StylusLit

September 2023

Back to Issue 14

The House on Stilts

By Heather Taylor-Johnson

 

It isn’t the beginning but start with this morning: finally sun

and the windows of this future-home / sometimes-home /

our home-away-from-home home are curtainless, so I wake 

in bright familiarity, the bed holding me, a book (inevitably) 

          my dog old and sleeping-in.  

 

Sometimes I come here with only my dog, the humans in my shuffling 

life carrying on in our factual-home, which is to say our routine-home – 

the one where all the mail is sent. I sit and read and write and eat 

(I’m doing all four now) because simplicity’s found in basic 

repetition, and then there’s privilege and together they’re the lake, 

presently a reflection of mauve clouds heaving stillness. 

 

If I move backwards to yesterday we are still not at the beginning 

but where would that be? When I looked down at your face 

and said we were a team? Birth is spectacular and something we own. 

 

Yesterday, in our usual-home – the television’s noise, my shadow 

holding a wine glass like a sacred bowl, my scorched eyes – 

it hurt when I realised our relationship, the one I held a portion of myself 

up to, is gone. No, changed (I almost made an enormous mistake). 

          Nothing can ever go away, can it? 

 

It’s sunset now and I’m frightened at our fading 

but who knows, my hefty love, our prospect might presume 

a misdirected consuming passion, which is something big 

not diminishing (perhaps I should end that with a question mark 

          to elevate mystery and hope?). 

 

I am aware that without my dog I might’ve ignored the path that hugs 

the cliffs of the lake (that most people call a river – whatever, it’s a large 

body of freshwater somewhere in between and it’s personal to me) 

and I might’ve kept sitting and reading, and he doesn’t need a lead here, 

pure dog, open space, nothing commercial only lots of houses 

where no one lives, they’re not even rented out, they’re holiday homes 

in a sleepy town and I get the phrase: homes that have less dramatic 

conditions than the homes we routinely inhabit – and I love you. 

 

We amble, my dog and me. At 13 he trots with his tongue hanging low, 

his muzzle and underbelly completely white while I’m 47 and breathe 

full-chested on the rise, my body reaching towards down and out. 
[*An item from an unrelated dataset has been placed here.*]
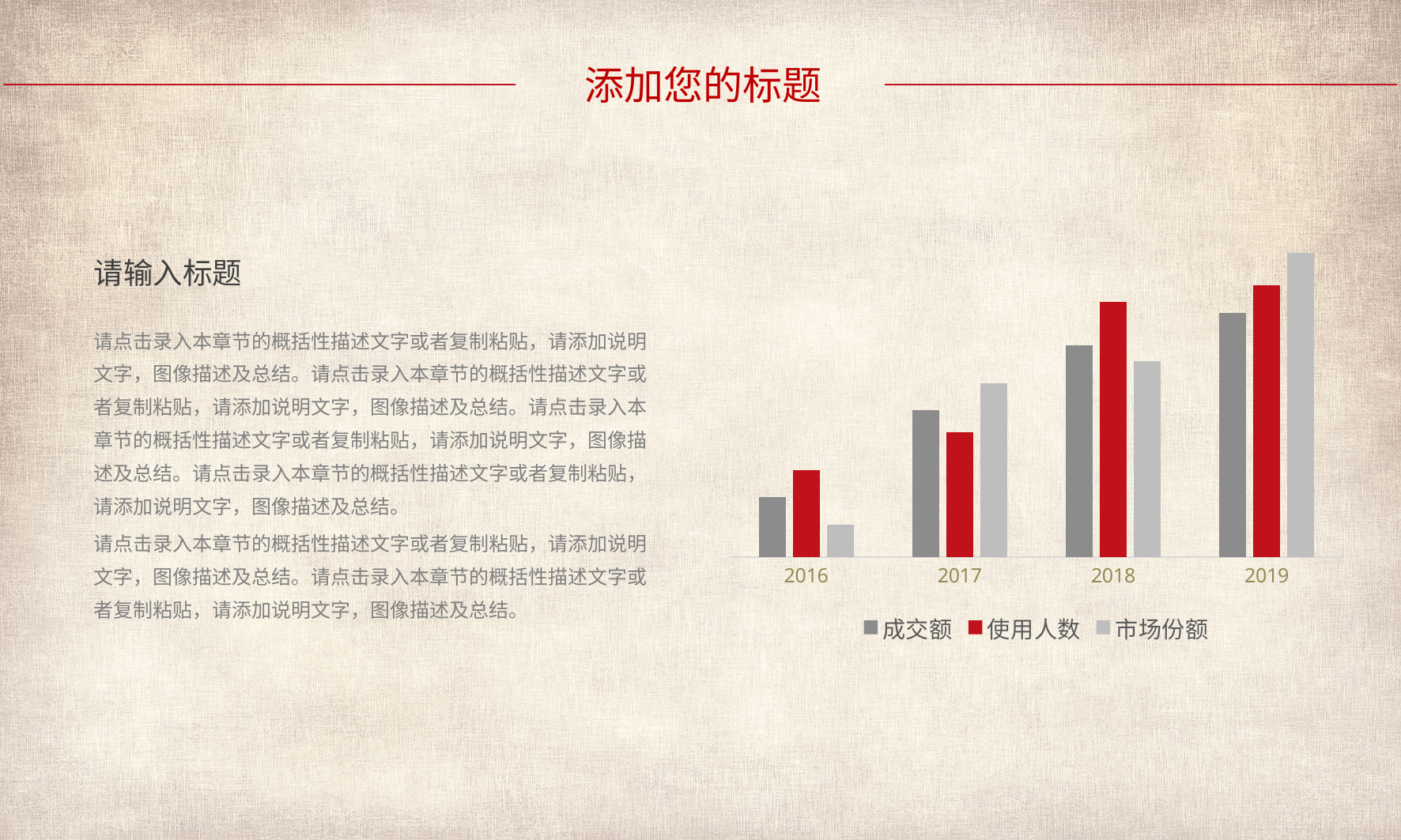
How many years are shown on the x axis of the chart? 4 Which year has the lowest value for 使用人数? 2016 In 2016, which is larger: 成交额 or 使用人数? 使用人数 Which year has the lowest value for 市场份额? 2016 What kind of chart is shown on the slide? bar chart How many series does the chart's legend list? 3 Do the values for 成交额 rise or fall from 2016 to 2019? rise Which year has the highest value for 成交额? 2019 Which series has the highest bar in 2018? 使用人数 Which series is shown in red in the chart? 使用人数 In 2019, which is larger: 使用人数 or 市场份额? 市场份额 In 2018, which is larger: 成交额 or 市场份额? 成交额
Life comes with its pivotal moments that separate the lengthening 

days and yesterday was one of them, today another, though brighter. 

 

I don’t know how to claim space nor how to let you go 

(I think they both mean grieving). Still, pelicans keep fishing 

for their lunch, family cars ferry speed boats to the ramp, 

my dog sniffs at then pisses on every clump of green he can, 

so the days stay the same. Go then, grow then. Our story is an old 

tide calling for new strokes. We’re no more than a house on stilts 

with plenty of scope for DIYs and years and years of pottering.